NovelToon NovelToon

Benih CEO Dirahimku

Bab 1 Masa sulit

Stella tersenyum melihat berkas yang tergeletak diatas meja. Alvin suaminya tidak mempersulit jalannya persidangan. Semua barang berharga, termasuk rumah dan properti menjadi milik Stella sepenuhnya.

Alvin berbesar hati untuk tidak mengambil kembali harta yang sudah dia berikan pada istrinya selama dua tahun pernikahan.

Alvin melakukan semua ini karena besarnya rasa cinta terhadap istrinya. Meskipun pada kenyataannya, besarnya rasa cinta Alvin masih kalah oleh godaan nafsu sesaat dan rasa kesepian selama merantau jauh dari istrinya.

"Braakkkkk!"

Mata wanita yang mendorong pintu rumah Stella melotot menatap Stella yang juga kaget, karena suara keras pintu yang dibuka dengan kasar.

"Kembalikan hak suamiku! Kamu tidak bisa memberikan anak, kenapa meminta harta dari ayah anakku!"

Deg!

Stella kaget mendengar wanita selingkuhan suaminya berbicara dengan menatap tajam kearahnya.

"Apa katamu! Hak? Kau meminta hak dari suamiku? Aku istri sahnya. Aku lebih berhak daripada kamu!
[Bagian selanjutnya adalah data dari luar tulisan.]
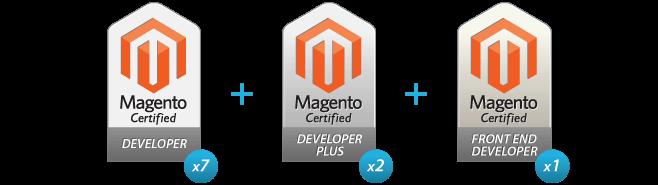 Développeur Magento Plus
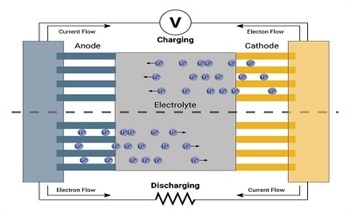 Deposition Systems for Thin Film Battery Research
Kamu hanyalah istri sirinya!" Stella juga tidak mau kalah dari wanita yang sekarang berdiri dirumahnya.

Namun tiba-tiba dari belakang wanita itu, muncul ibu mertuanya dan kedua adik iparnya.

"Stella! Aku ibunya Alvin. Aku ingin kamu mengembalikan semua harta yang sudah anakku berikan padamu! Kamu tidak berhak! Kamu tidak bisa memberikan kami keturunan? Kenapa meminta harta gono gini?"
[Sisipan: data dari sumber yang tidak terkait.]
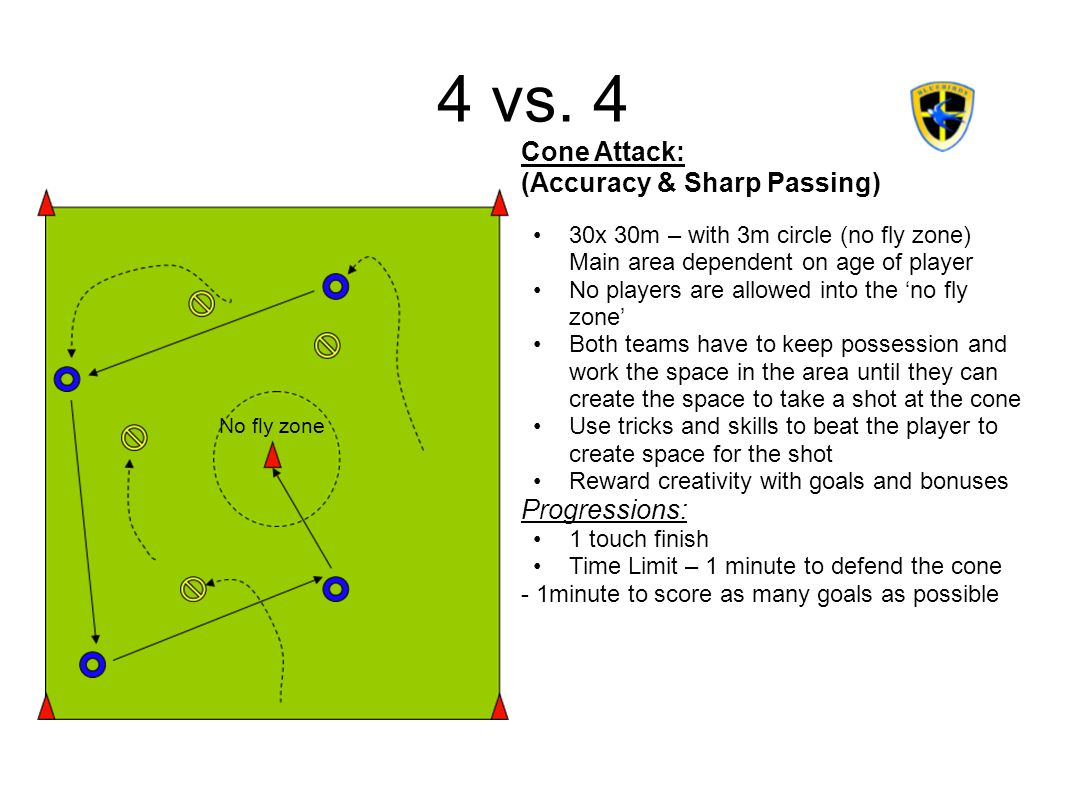 4 vs. 4 Cone Attack: (Accuracy & Sharp Passing) Progressions:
"Ibu!? Ibu membela wanita itu? Aku adalah istri sahnya. Dan wanita itu hanyalah selingkuhan Mas Alvin!" Stella meradang melihat keluarga suaminya membela wanita selingkuhan suaminya bukannya dia yang jelas istri sahnya.
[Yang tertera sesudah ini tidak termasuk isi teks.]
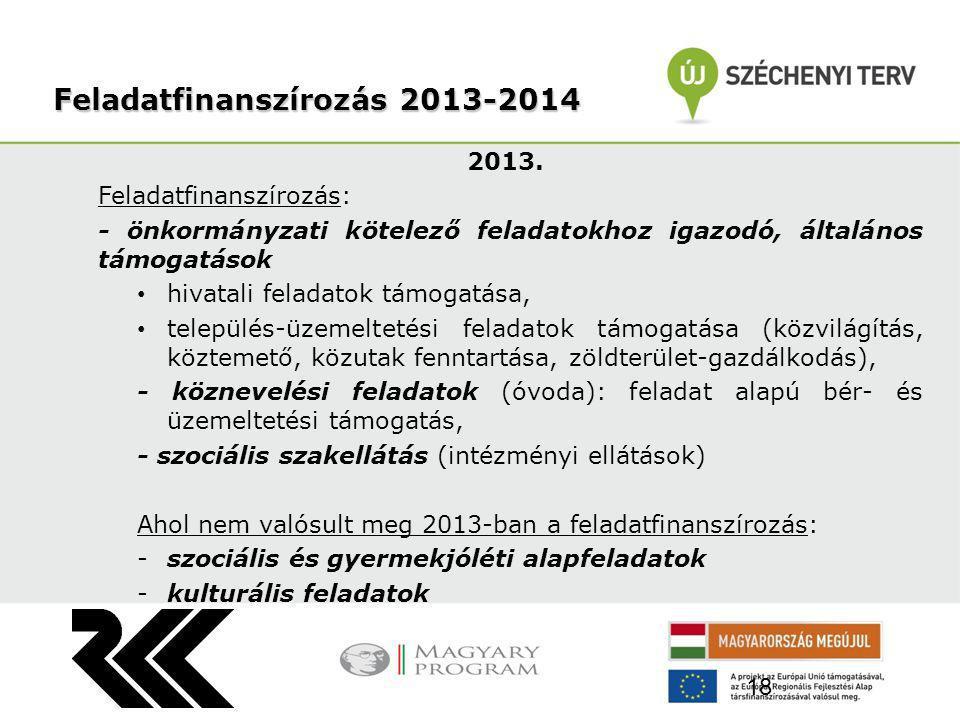 2013. Feladatfinanszírozás: - önkormányzati kötelező feladatokhoz igazodó, általános támogatások hivatali feladatok támogatása, település-üzemeltetési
"Kau dengar! Jika kau masih punya harga diri? Tinggalkan rumah ini dan kembalikan semua yang sudah suamiku berikan padamu! Aku dan mas Alvin punya anak! Anakku lebih berhak daripada dirimu!" Teriak Nungky, wanita yang sudah berselingkuh dengan suami Stella lalu di nikah siri dan punya anak.

Mendapat dukungan dari keluarga Alvin, maka keberaniannya untuk menindas istri sah Alvin, semakin menjadi-jadi.

Stella tidak mau mengalah. Karena jelas, suaminya sendiri sudah memberikan semua harta itu jika mereka bercerai. Dia akan mempertahankan haknya. Dia tidak mau ditindas oleh wanita kedua suaminya itu.

"Tidak! Aku tidak akan meninggalkan rumah ini. Aku istrinya. Meskipun aku tidak bisa memberikan anak, tapi aku adalah istri sahnya selama dua tahun. Dan Mas Alvin sendiri yang mengatakan jika akan memberikan semua harta itu jika kami bercerai, dia tidak mempersoalkannya. Lalu kenapa kalian datang kemari dan meminta harta milikku!?" Stella kesal dan sekarang rasa hormatnya pada keluarga suaminya menjadi tidak ada.

Jelas mereka membela orang yang salah. Dan lagi, perceraian ini terjadi karena kesalahan Mas Alvin. Dia yang berselingkuh dan menipu Stella. Jadi, wajar jika Stella menuntut haknya selama pernikahan dua tahun.

"Ibu, bagaimana ini? Mbak Stella tidak mau menyerahkan harta Mas Alvin?" kata Nungky yang berdiri disamping ibunya Alvin.

"Stella!" Berteriak dari tempatnya berdiri. "Jika kamu tidak memberikan harta anakku. Maka aku akan memaksamu dengan kasar. Aku akan bertindak kasar padamu! Cepat serahkan semua kunci rumah, sertifikat dan semua harta Alvin. Atau kami akan melewati batasan antara menantu dan mertua!"Teriak ibu Viar mertuanya yang sejak awal memang tidak menyukainya menjadi menantunya.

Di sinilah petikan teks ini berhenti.